**Selection:**
For the proof of the previous Theorem, we shall use the following non degenerate
non singular classical Carleman estimate in suitable interval $(A,B)$
(see \cite{fm}).

\begin{proposition} \label{carclassicresult}
 Let $z$ be the solution of
\begin{gather*}%\label{sysclassic}
 z_t+(az_x)_x +\frac{\lambda}{b(x)}z=h \in L^2((0,T)\times(A,B)),
\quad  x\in (A,B),\; t\in (0,T),\\
 z(t,A)=z(t,B)=0, \quad  t \in (0,T),
\end{gather*}
where $a\in C^1([A,B])$ is a strictly positive function and $b\in C([A,B])$
is such that $b\geq b_0>0$ in $[A,B]$. Then there exist two positive
constants $r$ and $s_0$ such that for any $s>s_0$
\begin{equation} \label{carclassic}
\begin{aligned}
& \int_0^T\!\int_A^B s\theta e^{r\zeta}z_x^2e^{-2s\Phi}\,dx\,dt
 +\int_0^T\!\int_A^Bs^3\theta^3 e^{3r\zeta}z^2e^{-2s\Phi}\,dx\,dt\\
& \leq c\Big(\int_0^T\!\int_A^Bh^2e^{-2s\Phi}\,dx\,dt
 -\int_0^T\Big[ \sigma(t,\cdot)z_x^2(t,\cdot)e^{-2s\Phi(t,\cdot)}\Big]_{x=A}^{x=B}
 \,dt\Big),
\end{aligned}
\end{equation}
for some positive constant $C$. Here the functions $\theta$, $\Phi$ and $\zeta$
 are defined as follows:
For $x\in[A,B]$:
\begin{equation}\label{weights2}
\begin{gathered}
\Phi(t,x)=\theta(t)\Psi(x), \quad \Psi(x)=e^{2\rho}-e^{r \zeta(x)},\\
\text{where} \quad \zeta(x)=\int_{x}^{B}\frac{dy}{\sqrt{a(y)}}, \quad
\rho=r \zeta(A),
\end{gathered}
\end{equation}
and $\sigma(t,x):=rs\theta(t)e^{r\zeta(x)}$, for $r,s>0$.
\end{proposition}

\begin{proof}[Proof of Theorem \ref{carl01}]
First of all, to simplify the presentation, we assume that
$\omega=(\alpha,\beta) \subset (0,1)$ is lying on one side of the degeneracy
 point $x_0$, that can always be done, taking if necessary a smaller set.
Let us suppose that $0<x_0<\alpha<\beta<1$ (the proof is analogous if we
assume that $0<\alpha<\beta<x_0<1$ with obvious adaptation); moreover,
set $\tilde{\alpha}:=\frac{2\alpha+\beta}{3}$ and
$\tilde{\beta}:=\frac{\alpha+2\beta}{3}$, so that
$\alpha<\tilde{\alpha}<\tilde{\beta}<\beta$.

**Stored data:**
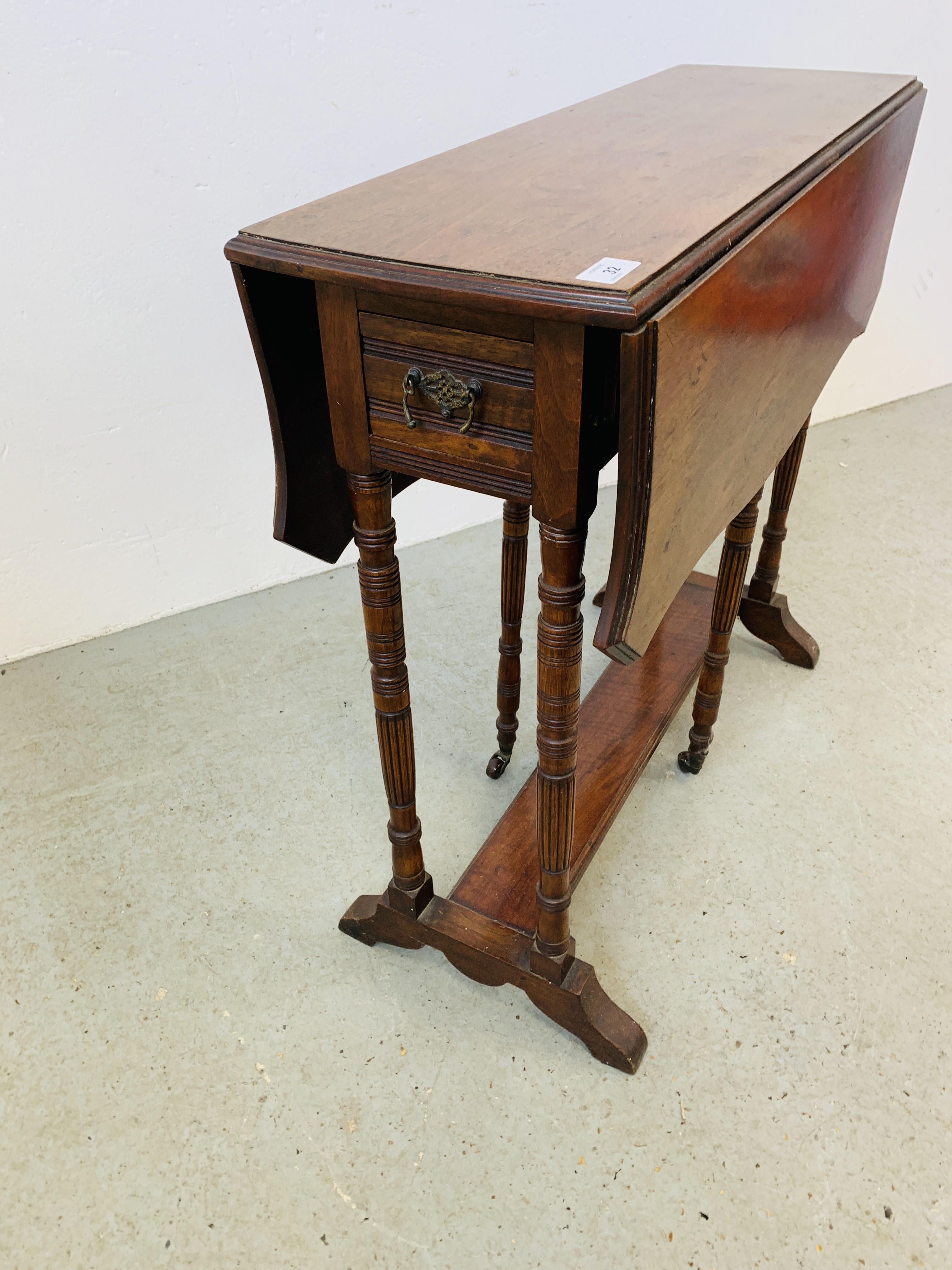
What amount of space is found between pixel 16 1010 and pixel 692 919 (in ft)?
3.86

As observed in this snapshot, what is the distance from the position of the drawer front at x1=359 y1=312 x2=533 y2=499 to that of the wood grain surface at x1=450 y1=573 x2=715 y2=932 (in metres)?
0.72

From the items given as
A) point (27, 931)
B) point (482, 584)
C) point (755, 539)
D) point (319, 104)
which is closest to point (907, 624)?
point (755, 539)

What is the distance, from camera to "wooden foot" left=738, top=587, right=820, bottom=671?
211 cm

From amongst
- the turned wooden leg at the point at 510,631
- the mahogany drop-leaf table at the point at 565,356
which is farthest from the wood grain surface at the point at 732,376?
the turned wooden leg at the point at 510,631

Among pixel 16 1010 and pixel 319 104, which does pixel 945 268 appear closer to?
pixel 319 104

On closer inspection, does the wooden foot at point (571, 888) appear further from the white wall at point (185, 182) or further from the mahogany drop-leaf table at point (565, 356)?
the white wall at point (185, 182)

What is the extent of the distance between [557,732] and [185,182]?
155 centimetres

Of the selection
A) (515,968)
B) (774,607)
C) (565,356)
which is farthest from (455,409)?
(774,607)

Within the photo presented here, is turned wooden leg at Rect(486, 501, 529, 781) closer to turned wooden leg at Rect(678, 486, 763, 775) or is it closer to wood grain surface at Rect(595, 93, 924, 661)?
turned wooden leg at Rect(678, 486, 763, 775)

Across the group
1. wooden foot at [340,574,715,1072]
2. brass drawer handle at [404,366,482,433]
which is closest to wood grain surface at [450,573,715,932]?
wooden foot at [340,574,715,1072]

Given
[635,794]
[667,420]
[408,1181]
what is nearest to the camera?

**What you need to do:**
(A) Into French, how would you translate this sentence from the Carleman estimate excerpt: "First of all, to simplify the presentation, we assume that $\omega=(\alpha,\beta) \subset (0,1)$ is lying on one side of the degeneracy point $x_0$, that can always be done, taking if necessary a smaller set."
(B) Could you reproduce the rows word for word, beginning at the line that contains "What is the extent" and stopping after the last line of the rows?

**Expected responses:**
(A) Tout d'abord, pour simplifier la présentation, nous supposons que $\omega=(\alpha,\beta) \subset (0,1)$ se trouve d'un côté du point de dégénérescence $x_0$, ce qui peut toujours se faire, en prenant si nécessaire un ensemble plus petit.

(B)
What is the extent of the distance between [557,732] and [185,182]?
155 centimetres

Of the selection
A) (515,968)
B) (774,607)
C) (565,356)
which is farthest from (455,409)?
(774,607)

Within the photo presented here, is turned wooden leg at Rect(486, 501, 529, 781) closer to turned wooden leg at Rect(678, 486, 763, 775) or is it closer to wood grain surface at Rect(595, 93, 924, 661)?
turned wooden leg at Rect(678, 486, 763, 775)

Across the group
1. wooden foot at [340,574,715,1072]
2. brass drawer handle at [404,366,482,433]
which is closest to wood grain surface at [450,573,715,932]?
wooden foot at [340,574,715,1072]

Given
[635,794]
[667,420]
[408,1181]
what is nearest to the camera?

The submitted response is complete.